05/11/2014

Pendant combien de temps encore utiliserons-nous le PIB comme indicateur de notre bien-être ?

Le projet de société consistant à produire, consommer, travailler mieux et tous, et à reconnaitre l’importance du temps consacré aux proches et au débat démocratique, n’est-il pas le meilleur indicateur de notre bonheur ?

 

Aujourd’hui, la croissance économique ne peut pas être le seul objectif poursuivi par notre société.
Le PIB et le bien-être économique ne se recoupent pas, d’ailleurs le PIB n’est qu’un indicateur parmi d’autres.

 

Depuis 20 ans, nous possédons plusieurs indicateurs :

IDH (indice de développement humain), il s’agit de la moyenne de 3 indices qui mesurent l’espérance de vie à la naissance, le niveau d’instruction et le PIB par habitant.

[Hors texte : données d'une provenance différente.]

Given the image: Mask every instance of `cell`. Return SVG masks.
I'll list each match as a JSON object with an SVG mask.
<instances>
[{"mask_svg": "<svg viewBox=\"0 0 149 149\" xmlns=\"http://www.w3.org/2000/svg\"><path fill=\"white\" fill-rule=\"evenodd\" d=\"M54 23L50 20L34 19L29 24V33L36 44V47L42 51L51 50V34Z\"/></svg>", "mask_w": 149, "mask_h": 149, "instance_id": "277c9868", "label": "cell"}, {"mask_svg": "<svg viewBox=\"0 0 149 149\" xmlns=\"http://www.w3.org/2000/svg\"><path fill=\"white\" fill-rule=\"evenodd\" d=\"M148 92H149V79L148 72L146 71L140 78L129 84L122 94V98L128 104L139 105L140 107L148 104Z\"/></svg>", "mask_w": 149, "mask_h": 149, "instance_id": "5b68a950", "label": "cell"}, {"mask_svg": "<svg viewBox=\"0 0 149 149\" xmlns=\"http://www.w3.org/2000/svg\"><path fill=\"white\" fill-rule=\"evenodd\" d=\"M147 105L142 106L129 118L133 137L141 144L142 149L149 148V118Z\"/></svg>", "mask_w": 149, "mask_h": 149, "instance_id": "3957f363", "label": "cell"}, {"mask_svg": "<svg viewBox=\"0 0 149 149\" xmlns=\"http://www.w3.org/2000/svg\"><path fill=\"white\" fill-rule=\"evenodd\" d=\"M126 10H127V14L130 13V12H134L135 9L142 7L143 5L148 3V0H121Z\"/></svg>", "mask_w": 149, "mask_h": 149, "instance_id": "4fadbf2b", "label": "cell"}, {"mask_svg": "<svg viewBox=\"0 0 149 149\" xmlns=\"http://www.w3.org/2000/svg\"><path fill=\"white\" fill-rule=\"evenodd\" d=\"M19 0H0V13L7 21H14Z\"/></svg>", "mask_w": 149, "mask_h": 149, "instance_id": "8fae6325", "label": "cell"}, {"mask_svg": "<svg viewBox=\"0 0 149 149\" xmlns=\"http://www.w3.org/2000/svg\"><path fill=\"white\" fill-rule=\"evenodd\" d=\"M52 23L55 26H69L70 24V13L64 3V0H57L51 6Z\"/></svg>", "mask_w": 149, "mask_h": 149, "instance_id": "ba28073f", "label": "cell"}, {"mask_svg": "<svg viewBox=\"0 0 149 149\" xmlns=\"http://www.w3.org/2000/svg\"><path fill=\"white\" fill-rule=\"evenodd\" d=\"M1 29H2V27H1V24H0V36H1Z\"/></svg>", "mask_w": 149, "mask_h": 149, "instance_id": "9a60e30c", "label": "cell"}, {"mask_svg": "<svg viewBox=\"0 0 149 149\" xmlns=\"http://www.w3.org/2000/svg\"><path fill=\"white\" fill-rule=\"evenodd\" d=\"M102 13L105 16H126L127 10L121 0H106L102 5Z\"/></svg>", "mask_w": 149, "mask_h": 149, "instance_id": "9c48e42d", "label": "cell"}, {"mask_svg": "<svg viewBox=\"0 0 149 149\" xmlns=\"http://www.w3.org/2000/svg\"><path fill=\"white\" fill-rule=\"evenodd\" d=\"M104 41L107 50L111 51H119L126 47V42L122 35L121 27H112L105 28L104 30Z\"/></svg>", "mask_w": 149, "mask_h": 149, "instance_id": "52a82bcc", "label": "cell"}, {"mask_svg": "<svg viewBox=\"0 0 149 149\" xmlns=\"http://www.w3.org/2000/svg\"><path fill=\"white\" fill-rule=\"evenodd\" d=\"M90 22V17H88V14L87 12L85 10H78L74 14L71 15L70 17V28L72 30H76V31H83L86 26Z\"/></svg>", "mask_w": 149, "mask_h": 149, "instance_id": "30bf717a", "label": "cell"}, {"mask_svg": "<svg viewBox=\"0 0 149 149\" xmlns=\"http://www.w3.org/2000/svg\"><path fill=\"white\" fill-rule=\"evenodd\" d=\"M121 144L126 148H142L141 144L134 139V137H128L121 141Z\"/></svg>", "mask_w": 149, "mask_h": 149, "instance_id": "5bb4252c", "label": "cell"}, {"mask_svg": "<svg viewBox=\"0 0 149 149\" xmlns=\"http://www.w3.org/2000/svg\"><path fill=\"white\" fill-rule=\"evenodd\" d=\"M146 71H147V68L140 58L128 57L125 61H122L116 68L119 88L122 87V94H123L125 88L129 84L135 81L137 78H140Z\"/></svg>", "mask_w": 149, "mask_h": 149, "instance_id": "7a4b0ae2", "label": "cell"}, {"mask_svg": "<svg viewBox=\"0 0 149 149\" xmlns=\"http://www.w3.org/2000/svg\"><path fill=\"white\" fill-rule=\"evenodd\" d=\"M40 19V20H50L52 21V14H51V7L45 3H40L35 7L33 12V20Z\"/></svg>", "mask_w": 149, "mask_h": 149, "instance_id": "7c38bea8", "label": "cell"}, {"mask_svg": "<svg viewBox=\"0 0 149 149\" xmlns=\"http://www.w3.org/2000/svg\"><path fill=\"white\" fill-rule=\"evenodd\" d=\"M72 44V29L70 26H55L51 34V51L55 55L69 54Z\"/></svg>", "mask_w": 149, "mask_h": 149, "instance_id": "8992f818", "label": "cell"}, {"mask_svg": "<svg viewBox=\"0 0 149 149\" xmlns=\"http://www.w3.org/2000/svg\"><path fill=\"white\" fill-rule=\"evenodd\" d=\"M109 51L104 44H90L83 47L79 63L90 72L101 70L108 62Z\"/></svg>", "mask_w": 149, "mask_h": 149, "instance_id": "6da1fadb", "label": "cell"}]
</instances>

ISS (indicateur de santé sociale), 16 variables affectées à des classes d’âge constituent le corps de cet indice. Parmi ces variables figurent notamment la mortalité infantile, la chômage, la pauvreté des plus de 65 ans, les accidents de la route…

 

ISP (indice de sécurité personnelle), il prend en considération trois types de sécurité ; économique, santé et physique. Il cerne une série une série de variables objectives (taux de chômage, accidents du travail, violence physique) qui sont pondérées par des données subjectives.

 

IPV (indicateur de progrès véritable), part de la consommation marchande des ménages, à laquelle on ajoute la valorisation des certaines activités (travail domestique, loisirs…) et des dépenses publiques non défensives et de laquelle on ôte la valorisation des dépenses défensives et des dommages écologiques.